= Sailing ship accidents =

Naval mishaps

Sailing ships frequently encounter difficult conditions, whether by storm or combat, and the crew frequently called upon to cope with accidents, ranging from the parting of a single line to the whole destruction of the rigging, and from running aground to fire.

==Steering==
The sailboat is particularly vulnerable to capsizing or hitting a shoal or rock in the water when the steering fails. In heavy chop there is a lot of force on the rudder as it is pushed by the water. If the ship is flying a Spinnaker and it loses steering, the boat will most likely broach (head up into wind), which will, on most boats, cause a capsize in heavy weather. It is possible to sail smaller dinghies without a rudder using only sail adjustment.

==Rigging==
Running rigging is often subject to parting, especially during bad weather, or when attempting to carry too much sail in a strong wind. For instance, the brace on the weather side is under a considerable strain, and its parting would allow the entire yard to swing free, a rather ugly prospect for a spar up to 30 meters long. In general, for each line there is a procedure to a) reduce the forces at play, b) use other lines to bring loose items under control, and c) run a replacement line (retying is not usually an option, since the knot will not fit through the blocks). The most critical lines will sometimes have a backup in the form of a "preventer" line serving the same function.

Standing rigging is a structural element that holds up the masts, and loss of standing rigging puts them at risk of being sprung (cracked) or simply snapped off. By the end of the Age of Sail, most stays had preventers, and warships equipped themselves with "rigging stoppers" or "fighting stoppers", small lengths of rope arranged so they could be attached to shrouds quickly and tightened.

In the days of wooden construction, sprung masts were a serious problem, because their structural integrity was compromised, and the next gust of wind could easily bring them down. Upper masts were usually just replaced by spares carried for the purpose. The usual recourse for the lower mast was to "fish" it by lashing a special set of spars to the mast along the cracked area.

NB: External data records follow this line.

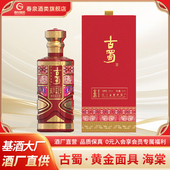 古蜀·黄金面具·海棠500ml酱香型纯粮白酒精品商务盒装 送礼精选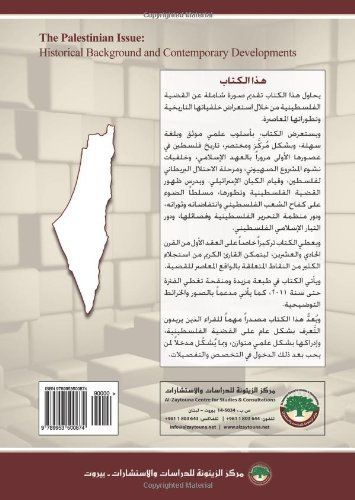 القضية الفلسطينية: خلفياتها التاريخية وتطوراتها المعاصرة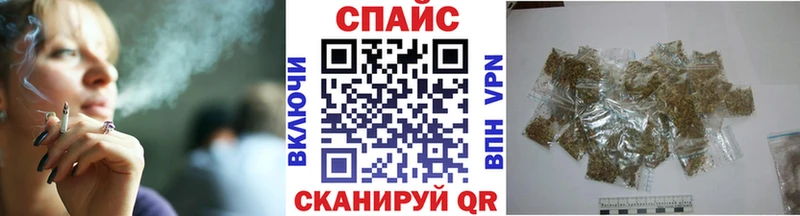 БУТИРАТ оксана  купить закладку  MEGA ССЫЛКА  Полысаево 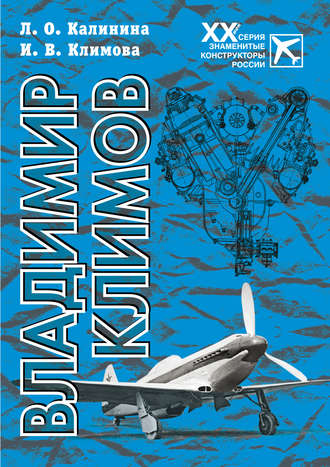 Л. О. Калинина. Владимир Климов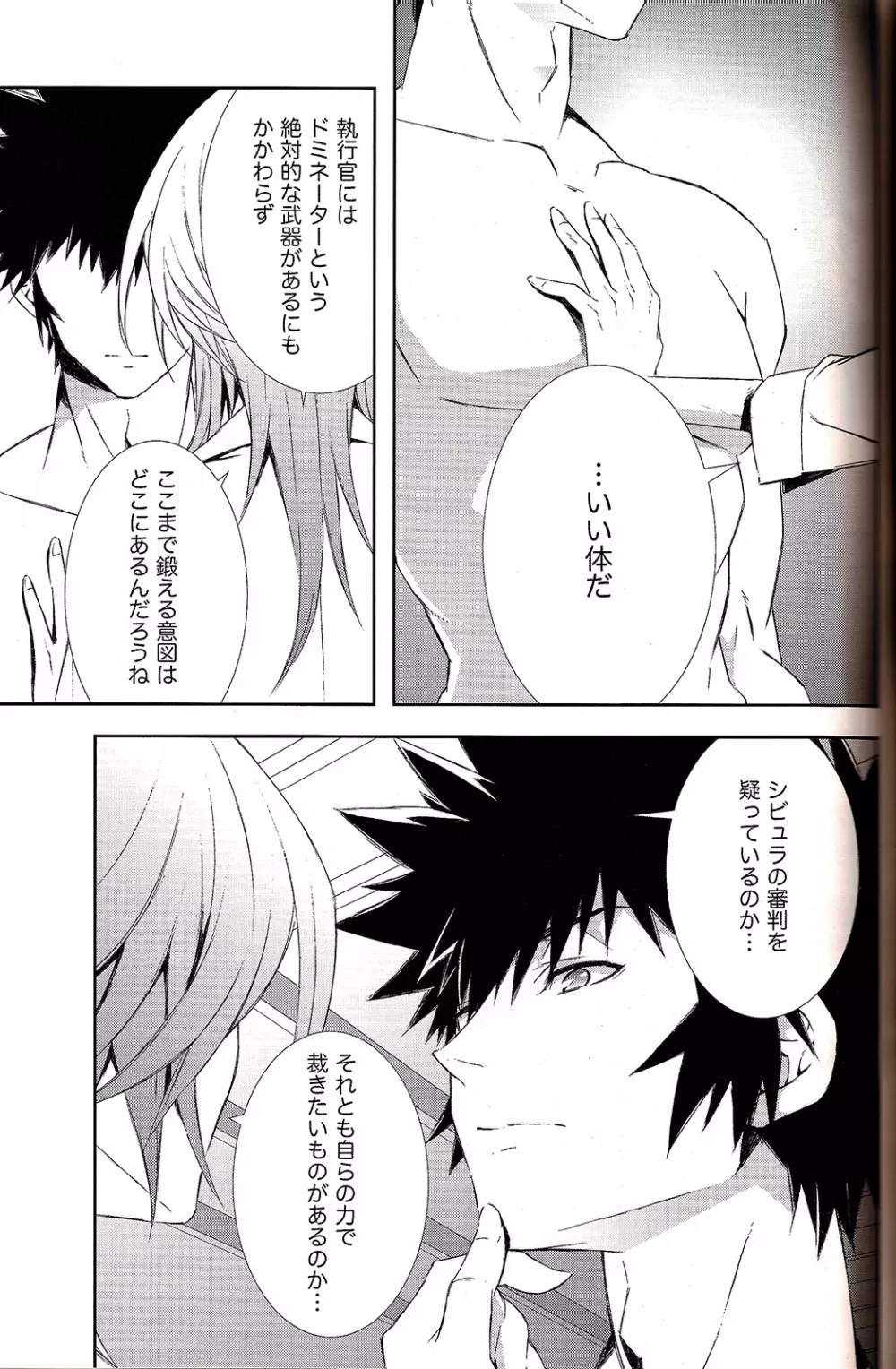 共犯者共生ス - page17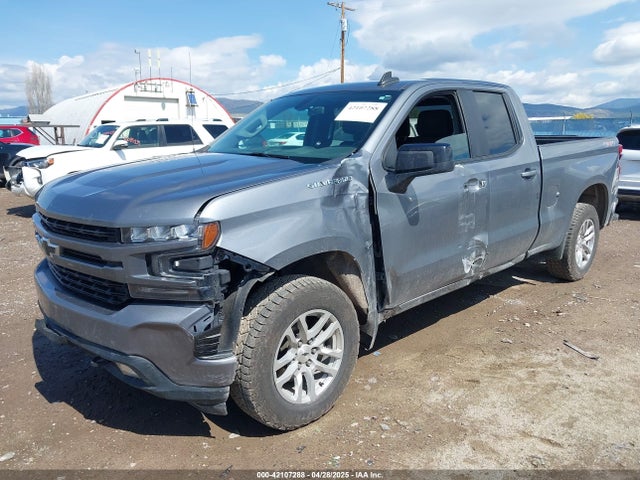 1GCRYEED7LZ266933 Chevrolet l84 - di, dfm, alum, gen 5, var 2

If the mast was gone altogether, it had to be replaced with a jury rig assembled from whatever spars were available.

==Cargo shift==
On a ship, cargo must be stowed evenly so that the ship floats upright. All ships are vulnerable to cargo shifting, causing the ship to develop a list to one side. However sailing ships are particularly vulnerable because the ship naturally heels over in reaction to the force of the wind on the sails. If the cargo is not adequately secured the cargo may fall to the leeward side of the ship. Loose cargos (e.g. grain) flow downhill like water if not adequately secured (e.g. by shifting boards) and are particularly prone to shifting. If a large quantity of cargo shifts the ship may develop such a heavy list that she capsizes. A catastrophic cargo shift caused the loss of the tall ship Pamir in 1957.

==Grounding==
Ship grounding is a type of marine accident that involves the impact of a ship on the seabed, resulting in damage of the submerged part of her hull and in particularly the bottom structure, potentially leading to water ingress and compromise of the ship's structural integrity and stability. Grounding induces extreme loads onto marine structures and is a marine accident of profound importance due to its impact:
- The environmental impact, especially in the case where large tanker ships are involved.
- The loss of human life.
- Financial consequences to local communities close to the accident.
- The financial consequences to ship-owners, due to ship loss or penalties. The grounding, depending on the maneuvers of the master before the impact, may result in the ship being stranded. Depending on the nature of the relief of the seabed at the location, i.e. being muddy or rocky, different measures have to be taken to release the ship and carry it to a safe harbor.

==Capsizing==
A capsize is when a vessel rolls over beyond the limit angle of positive static stability.
The severity of a capsize depends on the size and design of a vessel. A small dinghy is designed to capsize and be righted by her crew. Yachts are typically built to right themselves even if heeled over beyond 90 degrees. However a large sailing ship will typically lose all stability at a smaller angle of heel, and will be vulnerable to downflooding and sinking if heeled beyond this point.

Ballasted monohull sailing yachts will capsize very easily if they lose their external ballast keel. Fortunately, this is rare, but if it does, it is a life-threatening danger, as seen in the case of the sunken Cheeki Rafiki.

==Fire==
Fire is a serious threat to all ships, but to a ship made of wood, rope, and canvas, it was the greatest danger of all. Cooking fires in the galley were watched constantly, and put out instantly if the weather turned ugly, or an enemy ship appeared in the distance. Warships had an elaborate set of procedures for handling their gunpowder; the magazines were deep in the ship and the lanterns kept in another room, with a window between.

The introduction of steam power in the mid-19th century was attended by the use of "fire-engines" consisting of pumps and hoses. Even so, fire was fatal to a ship far more often than not.